Hadopi et la République
Benoit Sibaud, président de l'April, qualifie la loi Hadopi d'"offensive juridico-politique". Cette offensive a raté sa cible, nous l'avons vu. Mais elle a laissé des traces, notamment d'un point de vue institutionnel. La démocratie comme la République ont été malmenées par une loi destinée à protéger l'intérêt de quelques uns.
Tout devient possibleCe qui pouvait apparaître comme invraisemblable compte tenu de l'existence d'institutions républicaines est devenu possible.

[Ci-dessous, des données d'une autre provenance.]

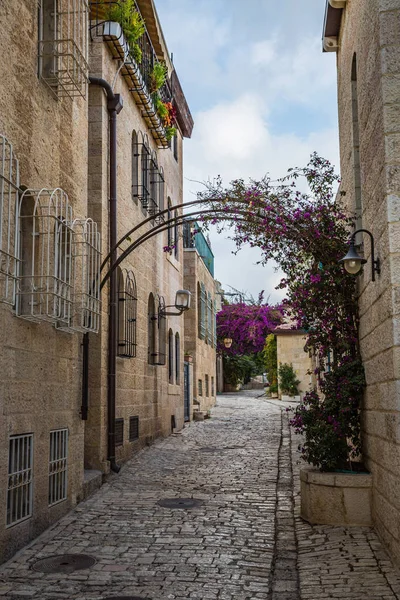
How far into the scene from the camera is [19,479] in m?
6.83

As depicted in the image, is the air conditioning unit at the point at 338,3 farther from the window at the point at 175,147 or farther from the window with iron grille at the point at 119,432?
the window at the point at 175,147

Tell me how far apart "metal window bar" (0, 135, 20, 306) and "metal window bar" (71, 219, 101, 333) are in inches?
51.6

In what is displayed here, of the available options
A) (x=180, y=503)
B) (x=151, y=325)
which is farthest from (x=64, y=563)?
(x=151, y=325)

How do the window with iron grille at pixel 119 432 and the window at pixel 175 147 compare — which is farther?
the window at pixel 175 147

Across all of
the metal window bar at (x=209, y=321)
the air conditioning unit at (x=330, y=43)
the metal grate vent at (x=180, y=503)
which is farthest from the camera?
the metal window bar at (x=209, y=321)

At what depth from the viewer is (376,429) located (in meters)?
7.05

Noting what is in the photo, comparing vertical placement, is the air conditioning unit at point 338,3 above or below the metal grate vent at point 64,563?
above

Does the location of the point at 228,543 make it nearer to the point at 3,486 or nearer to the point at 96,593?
the point at 96,593

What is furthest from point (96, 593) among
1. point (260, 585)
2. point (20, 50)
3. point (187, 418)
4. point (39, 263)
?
point (187, 418)

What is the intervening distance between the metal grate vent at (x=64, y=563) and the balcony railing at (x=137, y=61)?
315 inches

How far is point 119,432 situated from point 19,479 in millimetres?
4989

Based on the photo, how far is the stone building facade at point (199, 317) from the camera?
21500 mm

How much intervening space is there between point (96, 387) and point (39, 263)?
11.7 feet

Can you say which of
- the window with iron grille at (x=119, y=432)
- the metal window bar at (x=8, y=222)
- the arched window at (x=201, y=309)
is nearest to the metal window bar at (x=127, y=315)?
the window with iron grille at (x=119, y=432)
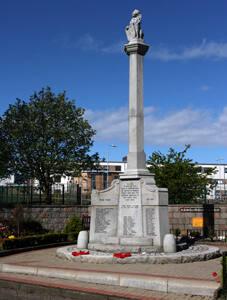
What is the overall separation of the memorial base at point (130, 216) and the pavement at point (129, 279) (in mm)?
1813

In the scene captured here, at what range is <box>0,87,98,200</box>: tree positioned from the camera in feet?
107

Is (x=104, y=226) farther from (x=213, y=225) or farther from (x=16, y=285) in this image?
(x=213, y=225)

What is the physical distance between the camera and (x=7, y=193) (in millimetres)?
28250

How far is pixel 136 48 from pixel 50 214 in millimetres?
13391

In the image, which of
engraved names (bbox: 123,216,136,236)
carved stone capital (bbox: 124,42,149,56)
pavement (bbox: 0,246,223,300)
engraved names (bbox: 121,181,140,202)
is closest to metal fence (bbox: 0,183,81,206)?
engraved names (bbox: 121,181,140,202)

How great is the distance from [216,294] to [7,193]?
21584 mm

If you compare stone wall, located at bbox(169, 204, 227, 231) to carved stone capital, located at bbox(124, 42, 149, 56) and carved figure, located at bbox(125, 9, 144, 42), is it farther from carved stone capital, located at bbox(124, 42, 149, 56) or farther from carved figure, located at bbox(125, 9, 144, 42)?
carved figure, located at bbox(125, 9, 144, 42)

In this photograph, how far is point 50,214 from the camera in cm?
2612

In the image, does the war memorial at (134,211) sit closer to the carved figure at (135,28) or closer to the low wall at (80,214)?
the carved figure at (135,28)

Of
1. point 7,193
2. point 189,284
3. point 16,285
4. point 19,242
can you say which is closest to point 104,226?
point 19,242

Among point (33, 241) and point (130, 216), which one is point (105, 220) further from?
point (33, 241)

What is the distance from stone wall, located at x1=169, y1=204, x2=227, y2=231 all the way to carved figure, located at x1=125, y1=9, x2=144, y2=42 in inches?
459

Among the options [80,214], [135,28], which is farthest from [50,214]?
[135,28]

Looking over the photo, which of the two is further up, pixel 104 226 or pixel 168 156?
pixel 168 156
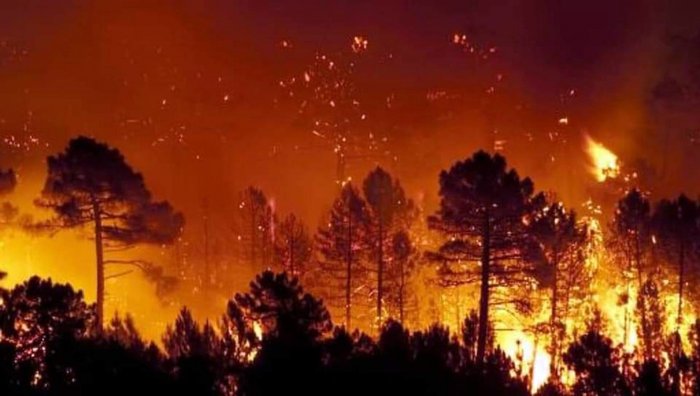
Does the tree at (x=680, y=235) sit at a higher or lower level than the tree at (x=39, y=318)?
higher

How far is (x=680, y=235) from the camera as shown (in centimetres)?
2973

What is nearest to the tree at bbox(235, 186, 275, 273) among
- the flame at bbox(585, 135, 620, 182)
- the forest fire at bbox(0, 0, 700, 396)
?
the forest fire at bbox(0, 0, 700, 396)

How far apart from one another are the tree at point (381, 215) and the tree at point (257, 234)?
15.5 m

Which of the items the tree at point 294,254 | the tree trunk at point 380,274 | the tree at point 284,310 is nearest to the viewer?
the tree at point 284,310

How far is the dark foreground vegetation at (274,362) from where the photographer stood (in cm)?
1337

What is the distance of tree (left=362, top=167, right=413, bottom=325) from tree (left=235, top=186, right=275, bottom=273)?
15.5 meters

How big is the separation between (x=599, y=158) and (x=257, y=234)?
36.8 m

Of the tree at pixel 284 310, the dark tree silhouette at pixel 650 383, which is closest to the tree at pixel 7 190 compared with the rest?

Martine Billard (PG) énumère les différents abus et les irrégularités, de la DADVSI à Hadopi 2 : " On aura pour ainsi dire tout vu : des lobbies faisant des démonstrations commerciales aux abords de l'Hémicycle sur invitation du ministre (DADVSI), un site privé "J'aime les artistes" promu par le ministère et pratiquant du marketing intrusif sur les boîtes de courriers électroniques personnelles des députés (Hadopi), des amendements et articles votés en séance à l'Assemblée contre l'avis du Gouvernement réexaminés trois mois après (DADVSI), des amendements adoptés contrairement à l'avis du Gouvernement disparaissant lors de la commission mixte paritaire (Hadopi-1, première lecture), un texte de loi rejeté entièrement le 9 avril 2009 après le passage en commission mixte paritaire réinscrit à l'ordre du jour deux semaines après (Hadopi 1, deuxième lecture), et, enfin, une censure constitutionnelle le 10 juin 2009 contournée par un nouveau projet de loi déposé le mois suivant (Hadopi 2)". L'énumération de la députée montre bien l'ampleur des dégâts. Philippe-Charles Nestel (membre de l'April et de l'AXUL) nous rappèle également que le 30 octobre 2008, 200 amendements ont été examinés en une seule journée au Sénat. L'Assemblée Nationale a fait beaucoup mieux, avec 800 amendements en 15 minutes...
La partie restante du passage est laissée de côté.